Louise G., que tout le monde surnommait Loulou, t’a grandement impressionné en t’annonçant, en guise de présentation : « Je travaille Badine, au Conservatoire. » Tu ne connaissais pas encore grand-chose au théâtre, mais tu savais tout de même, pour l’avoir étudiée, que le « badine » en question était un résumé du titre d’une pièce de Musset. À cette époque, cela aurait fait terriblement « croulant » ou « vieille France » de dire que l’on travaillait une scène de On ne badine pas avec l’amour

Parenthèse

Quelques années plus tard, en 1972, tu faisais partie de la distribution — un tout petit rôle — de Maigrichon et Gras-Double, une série jeunesse réalisée par Hubert Blais. Un matin, Louise G. fit son entrée en salle de répétition. Tu t’approchas pour la saluer et lui rappeler que vous aviez été du même groupe d’apprentis acteurs au CEP. Grand bien te fasse! Elle t’ignora superbement, pour ensuite se lover dans les bras de Claude Michaud, le Gras-Double du titre de l’émission — le Maigrichon étant Daniel Gadouas. Tu aurais dû te douter qu’une « Conservatoire » ne se rabaisserait pas à faire la conversation à un « cours privé ». Tu vivais la même chose depuis quelques semaines avec un camarade, lui aussi petit rôle dans l’émission, à la différence qu’il était un « option théâtre de Sainte-Thérèse ». Vous jouiez pourtant les deux les policiers, quasi muets — toi, grand, très grand et maigre; lui, gros, très gros — sous les ordres du sergent Foudre (Louis de Santis, le merveilleux Bim de ton enfance). À part vos scènes communes, la grosse police ignorait totalement la grande police maigre.

Il te faudra quelques années encore pour devenir aux yeux de plusieurs de tes anciens compagnons, jeunes acteurs à leurs débuts, « parlable », le soir d’une première, par exemple.
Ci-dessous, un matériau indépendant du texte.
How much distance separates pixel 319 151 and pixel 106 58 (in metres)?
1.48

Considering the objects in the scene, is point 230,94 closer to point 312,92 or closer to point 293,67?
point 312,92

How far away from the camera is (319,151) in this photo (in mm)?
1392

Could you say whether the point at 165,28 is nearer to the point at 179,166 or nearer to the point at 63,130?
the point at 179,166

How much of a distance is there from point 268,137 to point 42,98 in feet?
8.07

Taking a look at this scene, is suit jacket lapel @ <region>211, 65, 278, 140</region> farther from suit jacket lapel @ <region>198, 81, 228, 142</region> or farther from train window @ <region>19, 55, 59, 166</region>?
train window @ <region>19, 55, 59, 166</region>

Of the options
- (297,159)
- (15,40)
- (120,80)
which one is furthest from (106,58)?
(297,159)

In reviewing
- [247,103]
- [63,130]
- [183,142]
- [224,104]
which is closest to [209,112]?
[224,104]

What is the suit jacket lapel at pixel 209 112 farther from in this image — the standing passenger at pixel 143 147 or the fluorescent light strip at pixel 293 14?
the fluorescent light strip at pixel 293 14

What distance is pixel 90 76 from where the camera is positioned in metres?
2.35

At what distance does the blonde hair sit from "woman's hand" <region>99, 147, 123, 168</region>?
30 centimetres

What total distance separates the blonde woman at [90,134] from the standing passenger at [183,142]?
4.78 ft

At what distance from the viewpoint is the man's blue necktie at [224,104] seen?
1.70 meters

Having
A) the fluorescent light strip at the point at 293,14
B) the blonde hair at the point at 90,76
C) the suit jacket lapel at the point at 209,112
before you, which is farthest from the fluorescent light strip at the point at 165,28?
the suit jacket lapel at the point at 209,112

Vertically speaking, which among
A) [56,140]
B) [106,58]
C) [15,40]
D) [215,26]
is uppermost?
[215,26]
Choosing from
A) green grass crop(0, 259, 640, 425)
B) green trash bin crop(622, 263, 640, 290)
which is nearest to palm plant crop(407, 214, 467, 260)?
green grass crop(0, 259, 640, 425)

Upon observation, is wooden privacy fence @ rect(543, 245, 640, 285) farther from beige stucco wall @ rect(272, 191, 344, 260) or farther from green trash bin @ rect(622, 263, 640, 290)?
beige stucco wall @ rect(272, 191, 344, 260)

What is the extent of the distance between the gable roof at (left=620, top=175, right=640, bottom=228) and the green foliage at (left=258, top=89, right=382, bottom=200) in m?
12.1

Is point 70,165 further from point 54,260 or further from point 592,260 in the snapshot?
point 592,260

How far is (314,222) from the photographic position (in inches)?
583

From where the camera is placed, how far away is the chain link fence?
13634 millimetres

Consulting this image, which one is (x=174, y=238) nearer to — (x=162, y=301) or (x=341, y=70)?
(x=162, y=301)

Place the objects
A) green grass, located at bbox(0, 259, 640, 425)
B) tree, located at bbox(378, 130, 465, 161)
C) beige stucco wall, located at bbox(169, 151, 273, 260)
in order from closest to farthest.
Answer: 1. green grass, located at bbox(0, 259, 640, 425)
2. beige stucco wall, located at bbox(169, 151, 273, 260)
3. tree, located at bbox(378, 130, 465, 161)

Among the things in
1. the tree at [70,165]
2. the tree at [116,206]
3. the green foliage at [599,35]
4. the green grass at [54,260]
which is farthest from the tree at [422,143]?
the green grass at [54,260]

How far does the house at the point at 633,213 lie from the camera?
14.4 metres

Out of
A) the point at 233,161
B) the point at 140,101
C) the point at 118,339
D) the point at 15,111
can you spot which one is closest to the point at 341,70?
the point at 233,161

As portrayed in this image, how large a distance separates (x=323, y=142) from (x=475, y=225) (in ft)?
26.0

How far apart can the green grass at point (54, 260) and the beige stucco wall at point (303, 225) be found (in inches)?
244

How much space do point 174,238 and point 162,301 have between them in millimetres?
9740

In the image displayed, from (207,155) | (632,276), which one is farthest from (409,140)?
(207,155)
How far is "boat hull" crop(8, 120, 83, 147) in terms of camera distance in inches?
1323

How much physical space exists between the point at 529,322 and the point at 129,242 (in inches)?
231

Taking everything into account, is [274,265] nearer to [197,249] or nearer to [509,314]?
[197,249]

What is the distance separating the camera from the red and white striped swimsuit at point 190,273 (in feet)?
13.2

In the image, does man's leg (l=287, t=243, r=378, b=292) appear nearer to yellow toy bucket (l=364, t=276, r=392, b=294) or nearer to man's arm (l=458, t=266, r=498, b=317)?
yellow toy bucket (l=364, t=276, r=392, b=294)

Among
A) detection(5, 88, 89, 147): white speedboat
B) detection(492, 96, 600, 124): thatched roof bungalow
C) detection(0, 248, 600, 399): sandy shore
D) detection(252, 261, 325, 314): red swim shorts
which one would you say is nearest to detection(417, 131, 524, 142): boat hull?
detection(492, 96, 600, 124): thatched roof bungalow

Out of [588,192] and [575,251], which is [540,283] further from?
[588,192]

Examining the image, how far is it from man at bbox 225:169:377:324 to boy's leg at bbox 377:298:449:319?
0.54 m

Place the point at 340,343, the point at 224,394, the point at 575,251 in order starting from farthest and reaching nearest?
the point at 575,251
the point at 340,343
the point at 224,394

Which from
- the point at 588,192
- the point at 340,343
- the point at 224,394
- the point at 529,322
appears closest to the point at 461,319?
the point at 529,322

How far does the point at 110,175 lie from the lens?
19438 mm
On avait annoncé que tu signerais une série jeunesse et, soudain, tu devenais payant, on t’ouvrait les bras pour te dire combien on était content pour toi; tu avais tellement de talent! Même un de tes anciens colocs, un « École nationale », te trouva tout à coup intéressant, lui qui, à la table du petit-déjeuner, ne te disait même pas bonjour. 

Comme Anouilh a fait dire à un de ses personnages de Colombe : « On s’aime beaucoup au théâtre. »

Fin de la parenthèse

Donc, ce soir du 17 février 1967, Loulou se joignait, comme toi et tes amis Laurent et Micheline, au groupe — presque fondateur — du Centre expérimental populaire (CEP), qu’animait Pascal Desgranges. Il y avait réuni autour de lui des finissants du Conservatoire et de l’École nationale de théâtre : Diane Arcand, Alain Gélinas, Claude Saint-Hilaire, Francine Beaudry, Réjean Roy, et d’autres. Paul Savoie et Mireille Rochon y faisaient comme toi leur entrée. 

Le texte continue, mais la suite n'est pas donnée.